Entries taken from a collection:
----------------
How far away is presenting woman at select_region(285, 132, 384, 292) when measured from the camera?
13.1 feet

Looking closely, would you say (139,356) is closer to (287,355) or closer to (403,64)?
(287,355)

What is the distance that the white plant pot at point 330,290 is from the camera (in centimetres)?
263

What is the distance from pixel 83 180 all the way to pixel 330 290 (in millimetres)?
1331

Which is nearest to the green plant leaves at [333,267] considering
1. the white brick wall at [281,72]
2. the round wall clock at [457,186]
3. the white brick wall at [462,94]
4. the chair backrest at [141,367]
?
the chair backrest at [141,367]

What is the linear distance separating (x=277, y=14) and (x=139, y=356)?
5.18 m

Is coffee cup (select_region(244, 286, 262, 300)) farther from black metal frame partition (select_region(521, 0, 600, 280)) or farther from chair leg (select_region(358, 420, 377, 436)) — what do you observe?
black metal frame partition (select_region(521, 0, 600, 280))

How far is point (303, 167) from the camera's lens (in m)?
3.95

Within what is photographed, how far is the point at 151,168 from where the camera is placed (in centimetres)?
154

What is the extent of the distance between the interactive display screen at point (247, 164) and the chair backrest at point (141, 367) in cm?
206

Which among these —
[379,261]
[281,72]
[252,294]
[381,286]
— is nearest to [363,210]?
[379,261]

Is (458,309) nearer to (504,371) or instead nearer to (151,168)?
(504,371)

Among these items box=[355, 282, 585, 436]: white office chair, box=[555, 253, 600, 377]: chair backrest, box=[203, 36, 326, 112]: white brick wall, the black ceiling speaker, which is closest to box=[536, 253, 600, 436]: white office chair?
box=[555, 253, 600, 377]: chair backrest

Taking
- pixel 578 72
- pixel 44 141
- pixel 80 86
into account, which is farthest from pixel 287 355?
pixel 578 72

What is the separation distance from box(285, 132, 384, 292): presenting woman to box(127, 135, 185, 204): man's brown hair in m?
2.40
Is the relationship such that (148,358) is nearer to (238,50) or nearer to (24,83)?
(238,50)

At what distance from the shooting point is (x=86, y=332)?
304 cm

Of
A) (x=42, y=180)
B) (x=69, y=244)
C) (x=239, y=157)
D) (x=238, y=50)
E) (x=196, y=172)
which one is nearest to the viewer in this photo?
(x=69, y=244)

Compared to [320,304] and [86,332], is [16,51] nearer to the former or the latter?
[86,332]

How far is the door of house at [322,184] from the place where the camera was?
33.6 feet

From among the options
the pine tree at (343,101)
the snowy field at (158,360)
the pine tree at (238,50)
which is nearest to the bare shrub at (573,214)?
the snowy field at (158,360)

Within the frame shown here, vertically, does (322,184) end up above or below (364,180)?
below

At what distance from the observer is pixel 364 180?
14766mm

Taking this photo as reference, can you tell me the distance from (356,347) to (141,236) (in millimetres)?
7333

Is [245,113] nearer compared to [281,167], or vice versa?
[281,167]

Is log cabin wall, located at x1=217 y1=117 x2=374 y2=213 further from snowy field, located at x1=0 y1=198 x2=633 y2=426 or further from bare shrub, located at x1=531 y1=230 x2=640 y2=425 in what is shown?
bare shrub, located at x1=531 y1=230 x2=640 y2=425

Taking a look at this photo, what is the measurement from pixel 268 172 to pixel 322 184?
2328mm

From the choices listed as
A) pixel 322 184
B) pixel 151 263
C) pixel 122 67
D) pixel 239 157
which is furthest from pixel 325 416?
----------------
### What is required
Can you express all of the material above as a Markdown table with the columns Row and Line, giving each line its own numbered row and leaving out blank lines?

### Task result
| Row | Line |
|---|---|
| 1 | How far away is presenting woman at select_region(285, 132, 384, 292) when measured from the camera? |
| 2 | 13.1 feet |
| 3 | Looking closely, would you say (139,356) is closer to (287,355) or closer to (403,64)? |
| 4 | (287,355) |
| 5 | What is the distance that the white plant pot at point 330,290 is from the camera (in centimetres)? |
| 6 | 263 |
| 7 | What is the distance from pixel 83 180 all the way to pixel 330 290 (in millimetres)? |
| 8 | 1331 |
| 9 | Which is nearest to the green plant leaves at [333,267] considering |
| 10 | 1. the white brick wall at [281,72] |
| 11 | 2. the round wall clock at [457,186] |
| 12 | 3. the white brick wall at [462,94] |
| 13 | 4. the chair backrest at [141,367] |
| 14 | ? |
| 15 | the chair backrest at [141,367] |
| 16 | What is the linear distance separating (x=277, y=14) and (x=139, y=356)? |
| 17 | 5.18 m |
| 18 | Is coffee cup (select_region(244, 286, 262, 300)) farther from black metal frame partition (select_region(521, 0, 600, 280)) or farther from chair leg (select_region(358, 420, 377, 436)) — what do you observe? |
| 19 | black metal frame partition (select_region(521, 0, 600, 280)) |
| 20 | How far is point (303, 167) from the camera's lens (in m)? |
| 21 | 3.95 |
| 22 | Within what is photographed, how far is the point at 151,168 from where the camera is placed (in centimetres)? |
| 23 | 154 |
| 24 | What is the extent of the distance between the interactive display screen at point (247, 164) and the chair backrest at point (141, 367) in cm? |
| 25 | 206 |
| 26 | Which among these — |
| 27 | [379,261] |
| 28 | [281,72] |
| 29 | [252,294] |
| 30 | [381,286] |
| 31 | — is nearest to [363,210]? |
| 32 | [379,261] |
| 33 | Is (458,309) nearer to (504,371) or instead nearer to (151,168)? |
| 34 | (504,371) |
| 35 | Among these items box=[355, 282, 585, 436]: white office chair, box=[555, 253, 600, 377]: chair backrest, box=[203, 36, 326, 112]: white brick wall, the black ceiling speaker, which is closest to box=[536, 253, 600, 436]: white office chair? |
| 36 | box=[555, 253, 600, 377]: chair backrest |
| 37 | Taking |
| 38 | - pixel 578 72 |
| 39 | - pixel 44 141 |
| 40 | - pixel 80 86 |
| 41 | into account, which is farthest from pixel 287 355? |
| 42 | pixel 578 72 |
| 43 | What is the separation distance from box(285, 132, 384, 292): presenting woman to box(127, 135, 185, 204): man's brown hair in m? |
| 44 | 2.40 |
| 45 | Is the relationship such that (148,358) is nearer to (238,50) or nearer to (24,83)? |
| 46 | (238,50) |
| 47 | At what distance from the shooting point is (x=86, y=332)? |
| 48 | 304 cm |
| 49 | Of |
| 50 | A) (x=42, y=180) |
| 51 | B) (x=69, y=244) |
| 52 | C) (x=239, y=157) |
| 53 | D) (x=238, y=50) |
| 54 | E) (x=196, y=172) |
| 55 | which one is nearest to the viewer in this photo? |
| 56 | (x=69, y=244) |
| 57 | Compared to [320,304] and [86,332], is [16,51] nearer to the former or the latter? |
| 58 | [86,332] |
| 59 | How far is the door of house at [322,184] from the place where the camera was? |
| 60 | 33.6 feet |
| 61 | From among the options |
| 62 | the pine tree at (343,101) |
| 63 | the snowy field at (158,360) |
| 64 | the pine tree at (238,50) |
| 65 | which is nearest to the bare shrub at (573,214)? |
| 66 | the snowy field at (158,360) |
| 67 | Within the frame shown here, vertically, does (322,184) end up above or below (364,180)? |
| 68 | below |
| 69 | At what distance from the observer is pixel 364 180? |
| 70 | 14766mm |
| 71 | Taking this photo as reference, can you tell me the distance from (356,347) to (141,236) (in millimetres)? |
| 72 | 7333 |
| 73 | Is [245,113] nearer compared to [281,167], or vice versa? |
| 74 | [281,167] |
| 75 | Is log cabin wall, located at x1=217 y1=117 x2=374 y2=213 further from snowy field, located at x1=0 y1=198 x2=633 y2=426 or further from bare shrub, located at x1=531 y1=230 x2=640 y2=425 in what is shown? |
| 76 | bare shrub, located at x1=531 y1=230 x2=640 y2=425 |
| 77 | Taking a look at this photo, what is the measurement from pixel 268 172 to pixel 322 184? |
| 78 | 2328mm |
| 79 | From the choices listed as |
| 80 | A) pixel 322 184 |
| 81 | B) pixel 151 263 |
| 82 | C) pixel 122 67 |
| 83 | D) pixel 239 157 |
| 84 | which is furthest from pixel 325 416? |